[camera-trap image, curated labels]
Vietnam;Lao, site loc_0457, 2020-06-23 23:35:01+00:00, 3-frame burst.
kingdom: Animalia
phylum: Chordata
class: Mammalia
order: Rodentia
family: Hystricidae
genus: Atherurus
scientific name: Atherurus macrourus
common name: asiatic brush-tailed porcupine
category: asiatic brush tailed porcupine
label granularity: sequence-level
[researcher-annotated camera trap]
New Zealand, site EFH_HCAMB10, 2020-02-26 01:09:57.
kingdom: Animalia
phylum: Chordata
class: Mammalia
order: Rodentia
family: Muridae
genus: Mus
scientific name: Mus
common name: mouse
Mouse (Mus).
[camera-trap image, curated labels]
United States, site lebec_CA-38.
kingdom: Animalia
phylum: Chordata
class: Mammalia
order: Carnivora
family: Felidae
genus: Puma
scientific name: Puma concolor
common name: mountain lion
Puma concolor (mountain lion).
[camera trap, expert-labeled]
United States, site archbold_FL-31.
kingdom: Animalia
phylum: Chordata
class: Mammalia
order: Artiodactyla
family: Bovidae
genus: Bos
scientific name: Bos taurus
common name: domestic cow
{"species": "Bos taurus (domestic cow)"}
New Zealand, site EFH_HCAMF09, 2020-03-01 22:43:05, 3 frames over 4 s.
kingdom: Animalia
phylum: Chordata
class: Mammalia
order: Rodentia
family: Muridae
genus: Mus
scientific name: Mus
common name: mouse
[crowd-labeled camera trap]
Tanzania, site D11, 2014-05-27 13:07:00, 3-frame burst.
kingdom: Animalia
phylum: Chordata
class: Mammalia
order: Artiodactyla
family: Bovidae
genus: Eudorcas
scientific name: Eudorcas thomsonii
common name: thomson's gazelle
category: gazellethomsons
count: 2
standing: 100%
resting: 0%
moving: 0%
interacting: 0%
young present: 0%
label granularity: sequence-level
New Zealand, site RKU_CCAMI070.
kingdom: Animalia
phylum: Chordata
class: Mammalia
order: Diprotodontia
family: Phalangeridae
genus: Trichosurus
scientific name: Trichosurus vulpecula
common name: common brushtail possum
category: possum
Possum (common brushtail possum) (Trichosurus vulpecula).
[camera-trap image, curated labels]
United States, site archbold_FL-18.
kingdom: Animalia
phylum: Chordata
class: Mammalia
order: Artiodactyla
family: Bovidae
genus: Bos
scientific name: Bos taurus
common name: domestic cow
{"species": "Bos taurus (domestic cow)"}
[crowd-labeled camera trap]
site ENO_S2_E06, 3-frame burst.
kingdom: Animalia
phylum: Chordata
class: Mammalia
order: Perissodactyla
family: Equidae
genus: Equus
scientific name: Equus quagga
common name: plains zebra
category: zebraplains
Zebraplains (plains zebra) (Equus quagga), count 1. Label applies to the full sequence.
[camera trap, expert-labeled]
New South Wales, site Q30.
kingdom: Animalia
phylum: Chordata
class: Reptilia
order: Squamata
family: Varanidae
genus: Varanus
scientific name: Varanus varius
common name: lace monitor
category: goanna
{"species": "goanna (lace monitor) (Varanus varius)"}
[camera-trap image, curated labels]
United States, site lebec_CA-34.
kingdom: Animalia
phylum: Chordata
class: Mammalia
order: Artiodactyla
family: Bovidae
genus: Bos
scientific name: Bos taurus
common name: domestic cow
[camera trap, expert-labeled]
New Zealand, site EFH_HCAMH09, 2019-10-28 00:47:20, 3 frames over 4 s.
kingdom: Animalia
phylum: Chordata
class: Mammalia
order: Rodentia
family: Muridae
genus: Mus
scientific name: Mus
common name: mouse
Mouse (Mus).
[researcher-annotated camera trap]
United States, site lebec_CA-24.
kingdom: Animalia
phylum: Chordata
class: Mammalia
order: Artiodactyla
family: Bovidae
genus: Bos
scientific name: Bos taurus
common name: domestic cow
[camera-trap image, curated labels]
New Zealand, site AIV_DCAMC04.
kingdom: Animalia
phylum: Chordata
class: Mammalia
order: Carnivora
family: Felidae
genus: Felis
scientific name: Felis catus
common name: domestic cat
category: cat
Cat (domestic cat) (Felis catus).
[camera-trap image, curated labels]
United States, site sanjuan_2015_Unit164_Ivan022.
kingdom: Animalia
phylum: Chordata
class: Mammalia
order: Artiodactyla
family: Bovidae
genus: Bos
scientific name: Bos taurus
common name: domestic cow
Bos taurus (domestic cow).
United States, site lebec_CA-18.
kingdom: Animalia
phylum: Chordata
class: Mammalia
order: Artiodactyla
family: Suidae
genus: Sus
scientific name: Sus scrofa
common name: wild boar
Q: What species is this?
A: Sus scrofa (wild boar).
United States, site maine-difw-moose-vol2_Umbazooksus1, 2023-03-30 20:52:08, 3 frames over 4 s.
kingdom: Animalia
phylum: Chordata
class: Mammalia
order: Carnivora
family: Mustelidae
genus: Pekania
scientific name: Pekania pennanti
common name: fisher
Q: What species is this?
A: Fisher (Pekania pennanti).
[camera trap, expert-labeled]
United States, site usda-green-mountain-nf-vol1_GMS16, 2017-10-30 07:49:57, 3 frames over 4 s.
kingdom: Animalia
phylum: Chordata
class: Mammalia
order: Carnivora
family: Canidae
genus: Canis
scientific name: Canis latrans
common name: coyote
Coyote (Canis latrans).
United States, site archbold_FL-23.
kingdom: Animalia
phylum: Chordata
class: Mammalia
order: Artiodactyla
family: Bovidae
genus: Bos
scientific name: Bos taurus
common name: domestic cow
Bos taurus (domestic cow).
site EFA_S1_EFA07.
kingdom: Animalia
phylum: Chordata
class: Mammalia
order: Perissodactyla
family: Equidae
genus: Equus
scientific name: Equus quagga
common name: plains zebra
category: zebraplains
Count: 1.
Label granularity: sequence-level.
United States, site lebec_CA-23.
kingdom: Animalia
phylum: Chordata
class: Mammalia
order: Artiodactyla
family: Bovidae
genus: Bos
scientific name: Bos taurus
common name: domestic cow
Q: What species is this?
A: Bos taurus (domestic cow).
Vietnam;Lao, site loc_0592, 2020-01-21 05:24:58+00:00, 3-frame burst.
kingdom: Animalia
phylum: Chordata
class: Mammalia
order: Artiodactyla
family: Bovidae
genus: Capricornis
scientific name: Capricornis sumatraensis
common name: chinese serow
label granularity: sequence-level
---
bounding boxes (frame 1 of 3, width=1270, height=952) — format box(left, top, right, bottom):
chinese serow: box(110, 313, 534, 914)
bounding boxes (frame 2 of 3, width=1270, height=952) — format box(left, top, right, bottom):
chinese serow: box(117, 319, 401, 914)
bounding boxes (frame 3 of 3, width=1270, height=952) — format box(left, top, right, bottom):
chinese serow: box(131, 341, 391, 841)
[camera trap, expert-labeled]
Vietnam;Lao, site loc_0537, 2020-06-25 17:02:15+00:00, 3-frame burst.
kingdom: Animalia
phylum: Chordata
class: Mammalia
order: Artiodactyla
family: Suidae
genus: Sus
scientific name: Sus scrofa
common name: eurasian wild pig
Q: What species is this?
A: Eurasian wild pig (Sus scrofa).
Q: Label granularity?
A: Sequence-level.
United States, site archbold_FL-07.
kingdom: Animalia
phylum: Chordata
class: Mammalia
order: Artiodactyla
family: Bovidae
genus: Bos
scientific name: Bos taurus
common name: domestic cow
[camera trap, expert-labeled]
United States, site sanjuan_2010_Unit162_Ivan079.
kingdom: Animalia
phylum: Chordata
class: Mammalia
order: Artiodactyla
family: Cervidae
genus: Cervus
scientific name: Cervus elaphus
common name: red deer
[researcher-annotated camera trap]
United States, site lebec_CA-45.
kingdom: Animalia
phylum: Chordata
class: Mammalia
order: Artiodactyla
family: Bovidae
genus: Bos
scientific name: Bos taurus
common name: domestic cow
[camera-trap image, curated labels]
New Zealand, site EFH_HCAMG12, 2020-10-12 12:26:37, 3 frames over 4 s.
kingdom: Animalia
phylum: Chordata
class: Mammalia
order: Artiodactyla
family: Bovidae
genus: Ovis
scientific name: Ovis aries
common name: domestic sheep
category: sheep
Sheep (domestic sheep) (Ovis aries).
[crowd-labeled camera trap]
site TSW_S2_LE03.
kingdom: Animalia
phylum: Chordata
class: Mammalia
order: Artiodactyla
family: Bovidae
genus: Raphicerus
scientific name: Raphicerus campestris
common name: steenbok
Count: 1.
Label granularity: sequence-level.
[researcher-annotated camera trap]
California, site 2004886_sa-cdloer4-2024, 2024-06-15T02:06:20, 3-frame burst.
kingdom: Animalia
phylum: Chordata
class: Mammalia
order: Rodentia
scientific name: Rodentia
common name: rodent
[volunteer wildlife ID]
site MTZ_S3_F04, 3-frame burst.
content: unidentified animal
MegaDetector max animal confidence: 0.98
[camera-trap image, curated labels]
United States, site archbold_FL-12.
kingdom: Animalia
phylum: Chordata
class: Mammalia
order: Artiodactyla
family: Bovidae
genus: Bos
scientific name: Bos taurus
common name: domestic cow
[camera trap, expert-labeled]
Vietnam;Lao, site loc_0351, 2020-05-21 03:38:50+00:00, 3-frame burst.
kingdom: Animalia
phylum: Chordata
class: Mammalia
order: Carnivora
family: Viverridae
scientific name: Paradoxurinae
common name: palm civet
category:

## TASK STATEMENT
Copy the entries word for word. Start at the first line and end with the line containing "category: asiatic brush tailed porcupine".

## EXERCISE RESULT
[camera-trap image, curated labels]
Vietnam;Lao, site loc_0457, 2020-06-23 23:35:01+00:00, 3-frame burst.
kingdom: Animalia
phylum: Chordata
class: Mammalia
order: Rodentia
family: Hystricidae
genus: Atherurus
scientific name: Atherurus macrourus
common name: asiatic brush-tailed porcupine
category: asiatic brush tailed porcupine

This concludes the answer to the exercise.